6-7 No action or proceeding lies or shall be commenced against the Crown, the minister, the chief firearms officer, a firearms officer, the commissioner or any employee of the Crown if that person is acting pursuant to the authority of this Act or the regulations for anything in good faith done, caused or permitted or authorized to be done, attempted to be done or omitted to be done by that person or by any of those persons pursuant to or in the exercise or supposed exercise of any power conferred by this Act or the regulations or in the carrying out or supposed carrying out of any responsibility imposed by this Act or the regulations.

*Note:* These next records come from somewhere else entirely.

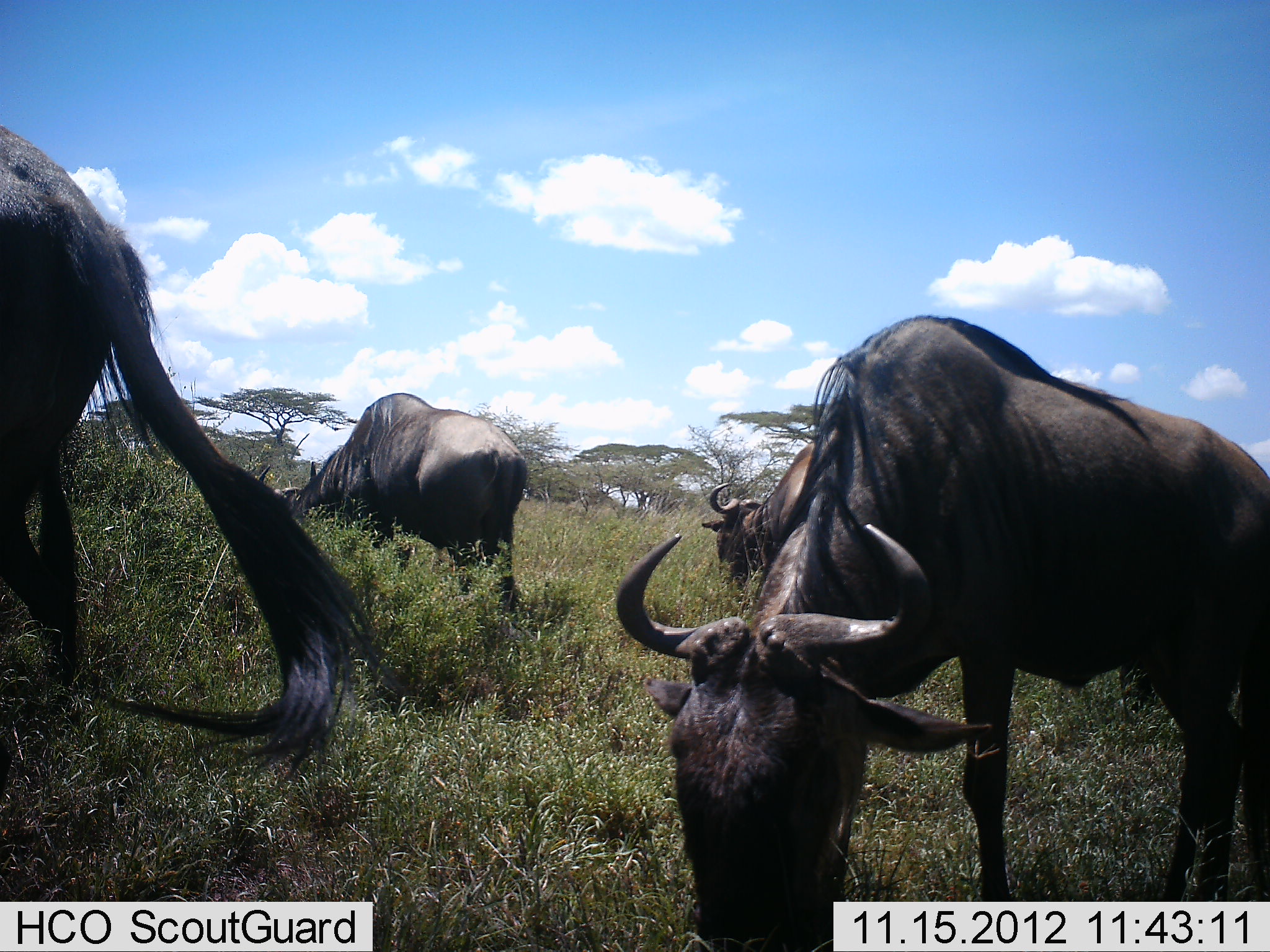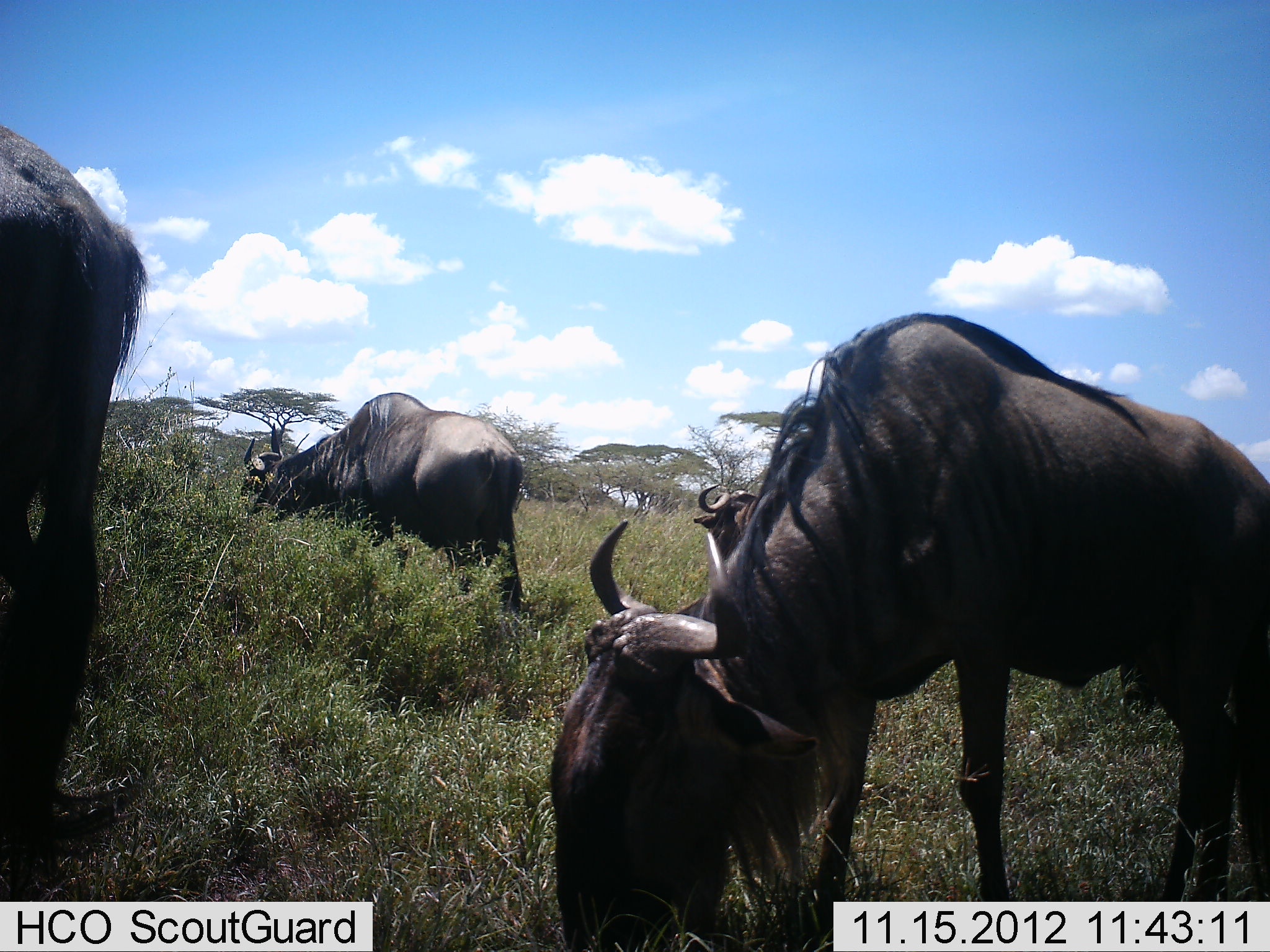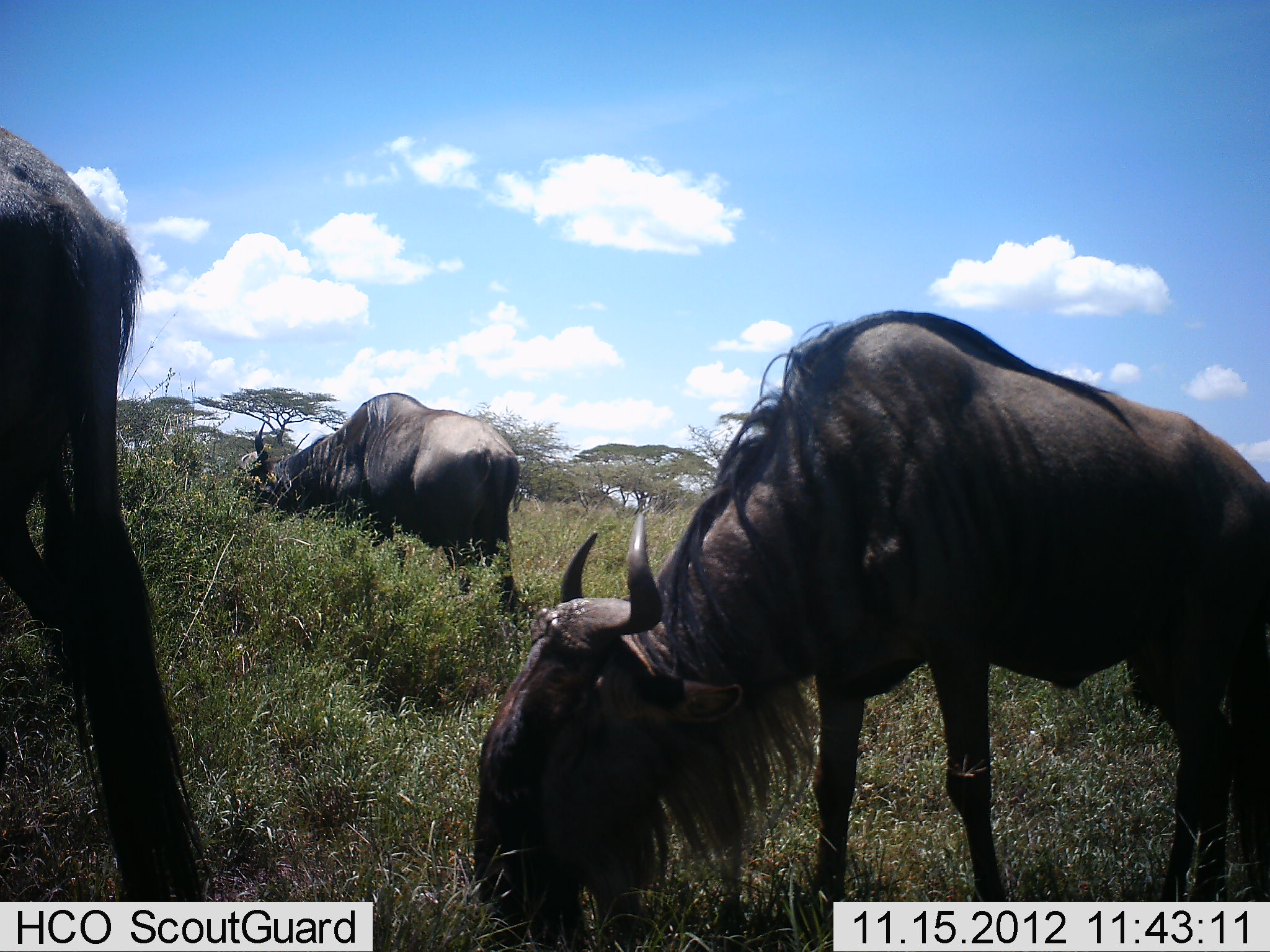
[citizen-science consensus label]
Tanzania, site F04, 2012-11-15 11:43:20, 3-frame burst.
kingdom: Animalia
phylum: Chordata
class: Mammalia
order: Artiodactyla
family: Bovidae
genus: Connochaetes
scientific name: Connochaetes taurinus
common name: blue wildebeest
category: wildebeest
Wildebeest (blue wildebeest) (Connochaetes taurinus), count 4. Behavior (volunteer vote fractions): standing 10%, resting 0%, moving 0%, interacting 0%. Young present (vote fraction): 0%. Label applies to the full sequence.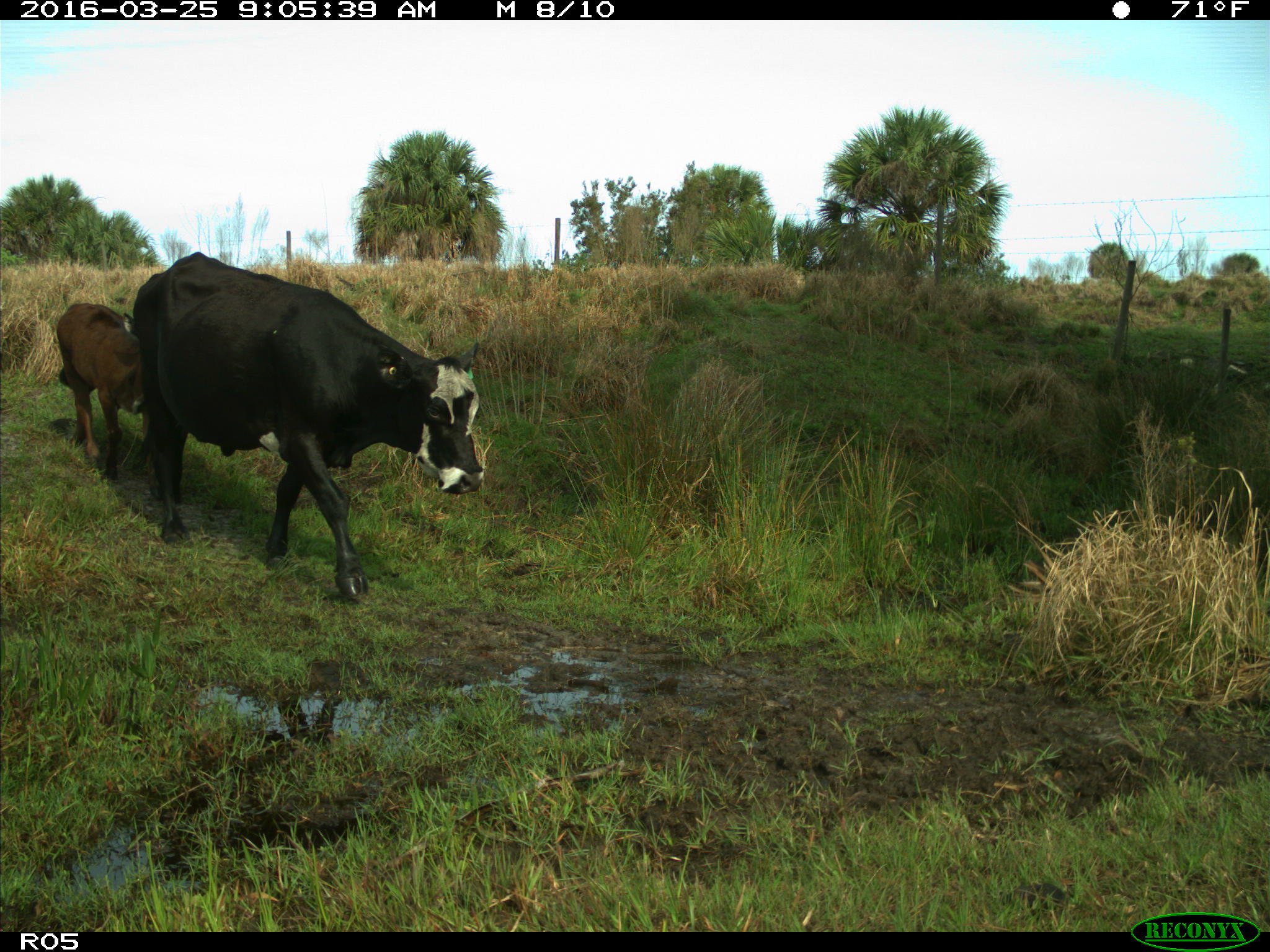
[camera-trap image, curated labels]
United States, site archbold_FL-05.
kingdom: Animalia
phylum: Chordata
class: Mammalia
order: Artiodactyla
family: Bovidae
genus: Bos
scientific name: Bos taurus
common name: domestic cow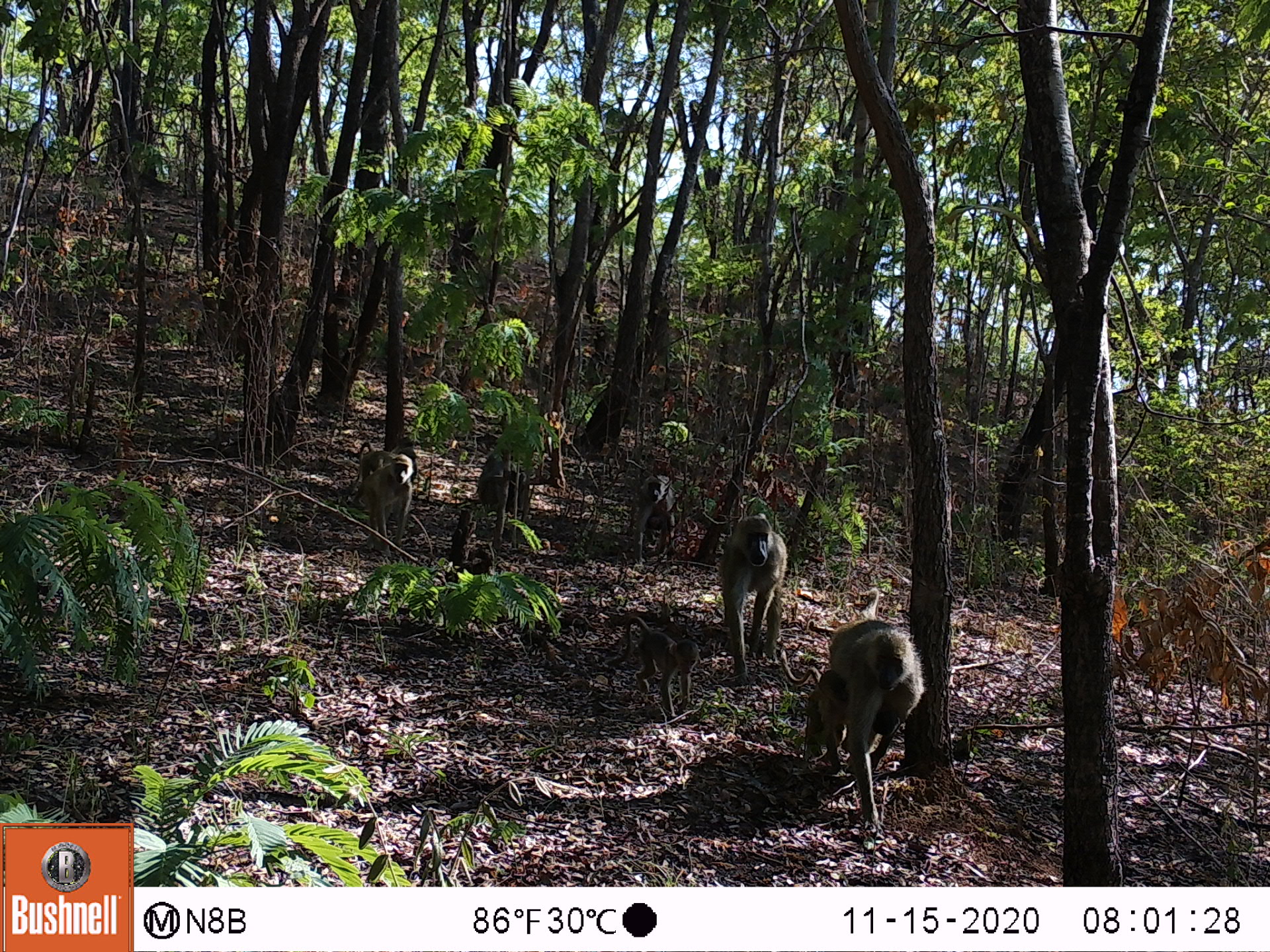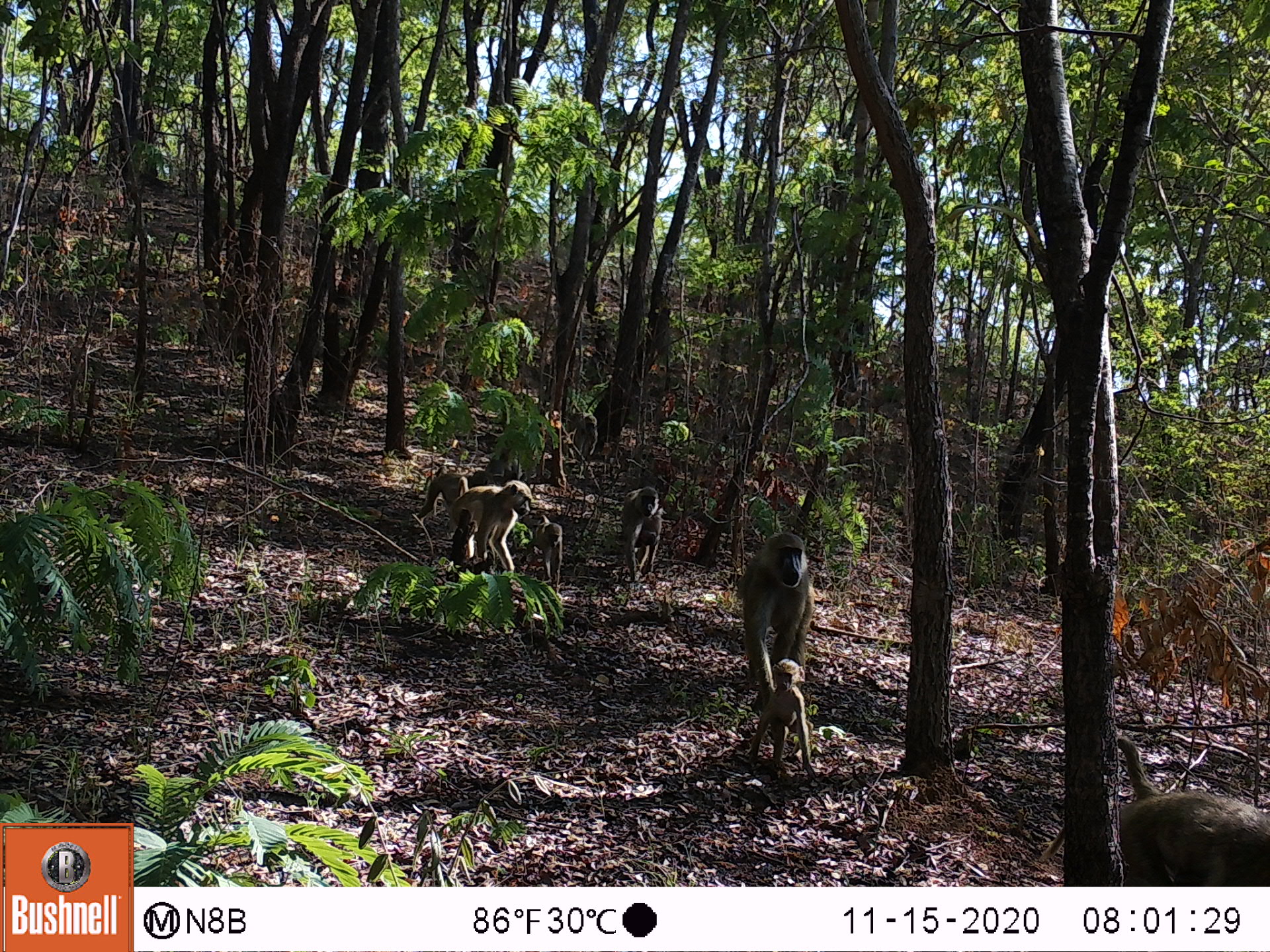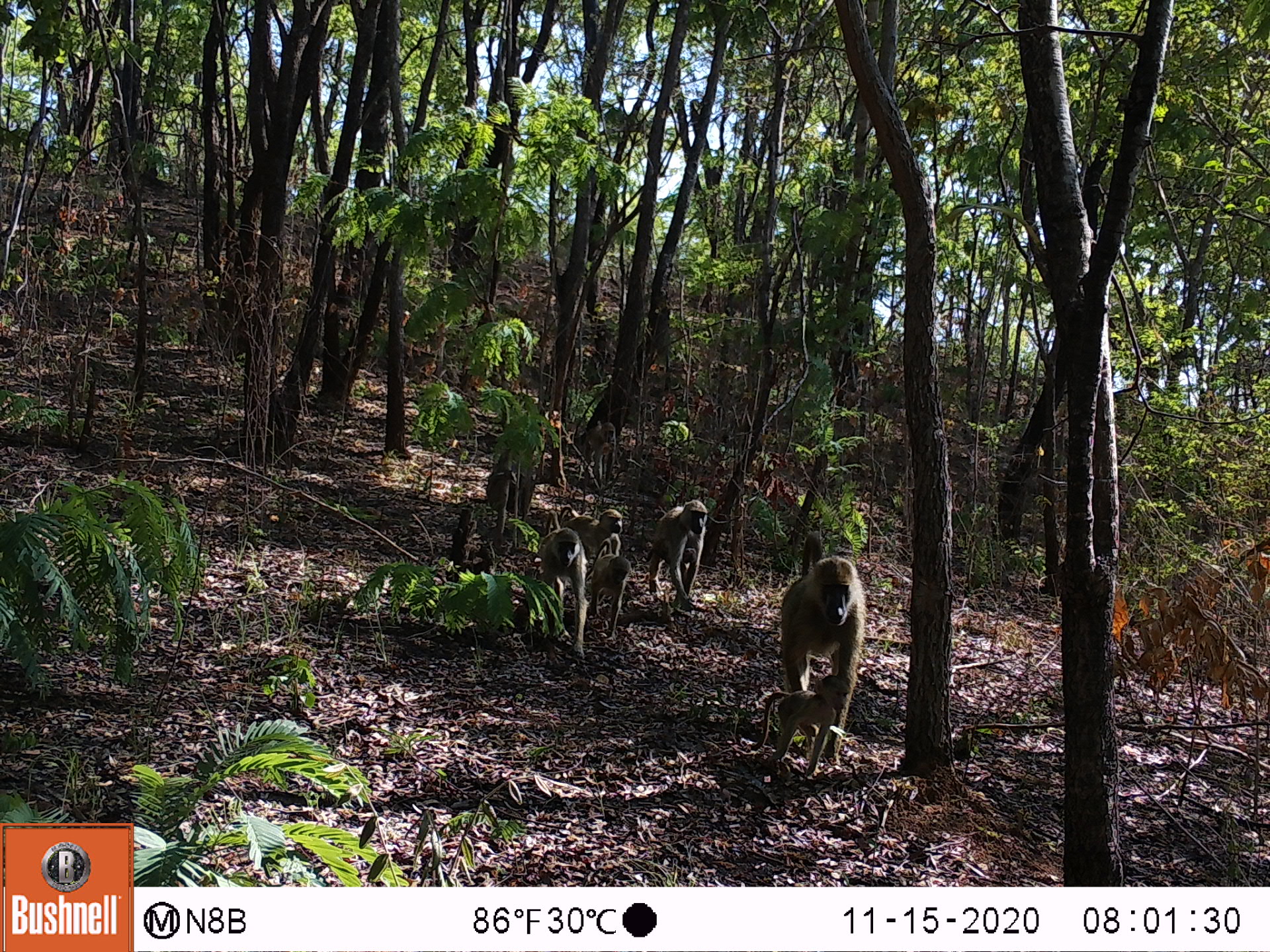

All too common in most legislation is a provision to indemnify the institution, and any actors involved. How would one ever prove bad faith?

Now we get to the worst part:

6-8 The Lieutenant Governor in Council may make regulations:
(a) defining, enlarging or restricting the meaning of any word or expression used in this Act but not defined in this Act;
(b) exempting any person or class of persons from this Act or any provisions of this Act;
(c) prescribing offences for the purposes of subsection 3-2(1);
(d) prescribing persons or classes of persons for the purposes of subsection3-3(2);
(e) prescribing the form of an order for the purposes of section 3-18;
(f) for the purposes of section 4-1:
(i) prescribing any law as a specified law; and
(ii) exempting any law as a specified law;
(g) excluding any person or class of person from the definition of a seizure agent for the purposes of subsection 4-1(2);
(h) for the purposes of Part 4:
(i) respecting the issuing, renewing, amending, suspending and cancelling of licences;
(ii) respecting information to be provided to the minister by a licensee or an applicant for a licence;
(iii) requiring the payment of fees for the issuance or renewal of licences and prescribing amounts and terms of payment;
(iv) prescribing a code of ethical conduct for persons licensed pursuant to that Part;
(v) prescribing any additional standards, qualifications and training required to obtain a licence;
(vi) respecting the keeping of records and data, including the protection of privacy;
(vii) prescribing any new terms and conditions of a licence;
(i) prescribing additional factors for the purposes of subsection 5-6(1);
(j) prescribing requirements for the forensic and ballistic testing of the firearm for the purposes of subsection 5-9(3);
(k) prescribing requirements for an approved testing facility for the purposes of section 5-12;
(l) prescribing any matter or thing required or authorized by this Act to be prescribed in the regulations;
(m) respecting any other matter or thing that the Lieutenant Governor in Council considers necessary to carry out the intent of this Act.

That last part, (m) means that virtually anything else can be changed as well. The importance of this cannot be understated.

This is what it means to be “backdoored”: virtually anything in the Saskatchewan Firearms Act can be changed by the Lieutenant Governor in Council, without democratic debate. This is very similar to Section 117 of the Canada Firearms Act

As per the earlier comment, it’s interesting (or perhaps a coincidence), that it’s Saskatchewan Bill 117. This is because Section 117 of the Federal version is what allows the Governor in Council to make unilateral changes.

Regarding Section 68(h)(vi), and the phrase: “respecting the keeping of records and data, including the protection of privacy”, one can’t help but wonder if this could be the basis of a backdoor gun registry.

If there is something positive in Bill 117, it seems that at least gun owners would need to be paid fair price for their weapons once they’re confiscated.